Input data Block Start

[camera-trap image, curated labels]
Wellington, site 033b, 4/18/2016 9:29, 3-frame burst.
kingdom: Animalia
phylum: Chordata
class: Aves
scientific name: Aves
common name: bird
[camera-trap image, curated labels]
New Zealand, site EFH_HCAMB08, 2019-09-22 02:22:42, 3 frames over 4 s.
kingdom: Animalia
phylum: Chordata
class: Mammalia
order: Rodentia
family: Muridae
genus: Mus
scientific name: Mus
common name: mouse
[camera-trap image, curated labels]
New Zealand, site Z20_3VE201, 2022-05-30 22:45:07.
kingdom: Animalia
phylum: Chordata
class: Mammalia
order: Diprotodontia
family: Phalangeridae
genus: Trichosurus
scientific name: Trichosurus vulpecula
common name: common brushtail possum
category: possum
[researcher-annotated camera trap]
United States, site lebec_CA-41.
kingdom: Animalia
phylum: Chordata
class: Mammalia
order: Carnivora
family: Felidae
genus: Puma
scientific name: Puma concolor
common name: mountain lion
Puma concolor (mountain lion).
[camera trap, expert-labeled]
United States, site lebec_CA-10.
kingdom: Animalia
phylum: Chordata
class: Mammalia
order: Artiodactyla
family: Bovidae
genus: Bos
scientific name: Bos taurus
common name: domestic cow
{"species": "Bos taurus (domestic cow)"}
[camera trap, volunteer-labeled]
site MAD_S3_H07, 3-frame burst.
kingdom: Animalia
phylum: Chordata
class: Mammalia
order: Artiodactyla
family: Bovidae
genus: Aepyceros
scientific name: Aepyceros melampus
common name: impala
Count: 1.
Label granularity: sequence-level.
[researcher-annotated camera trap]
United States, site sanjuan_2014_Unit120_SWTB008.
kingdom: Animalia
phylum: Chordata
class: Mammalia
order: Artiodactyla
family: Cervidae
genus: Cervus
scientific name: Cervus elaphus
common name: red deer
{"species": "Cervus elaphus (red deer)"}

Input data Block End

=== Task directions ===
Please reproduce each record precisely as written.

=== Answer to the exercise ===
[camera-trap image, curated labels]
Wellington, site 033b, 4/18/2016 9:29, 3-frame burst.
kingdom: Animalia
phylum: Chordata
class: Aves
scientific name: Aves
common name: bird
[camera-trap image, curated labels]
New Zealand, site EFH_HCAMB08, 2019-09-22 02:22:42, 3 frames over 4 s.
kingdom: Animalia
phylum: Chordata
class: Mammalia
order: Rodentia
family: Muridae
genus: Mus
scientific name: Mus
common name: mouse
[camera-trap image, curated labels]
New Zealand, site Z20_3VE201, 2022-05-30 22:45:07.
kingdom: Animalia
phylum: Chordata
class: Mammalia
order: Diprotodontia
family: Phalangeridae
genus: Trichosurus
scientific name: Trichosurus vulpecula
common name: common brushtail possum
category: possum
[researcher-annotated camera trap]
United States, site lebec_CA-41.
kingdom: Animalia
phylum: Chordata
class: Mammalia
order: Carnivora
family: Felidae
genus: Puma
scientific name: Puma concolor
common name: mountain lion
Puma concolor (mountain lion).
[camera trap, expert-labeled]
United States, site lebec_CA-10.
kingdom: Animalia
phylum: Chordata
class: Mammalia
order: Artiodactyla
family: Bovidae
genus: Bos
scientific name: Bos taurus
common name: domestic cow
{"species": "Bos taurus (domestic cow)"}
[camera trap, volunteer-labeled]
site MAD_S3_H07, 3-frame burst.
kingdom: Animalia
phylum: Chordata
class: Mammalia
order: Artiodactyla
family: Bovidae
genus: Aepyceros
scientific name: Aepyceros melampus
common name: impala
Count: 1.
Label granularity: sequence-level.
[researcher-annotated camera trap]
United States, site sanjuan_2014_Unit120_SWTB008.
kingdom: Animalia
phylum: Chordata
class: Mammalia
order: Artiodactyla
family: Cervidae
genus: Cervus
scientific name: Cervus elaphus
common name: red deer
{"species": "Cervus elaphus (red deer)"}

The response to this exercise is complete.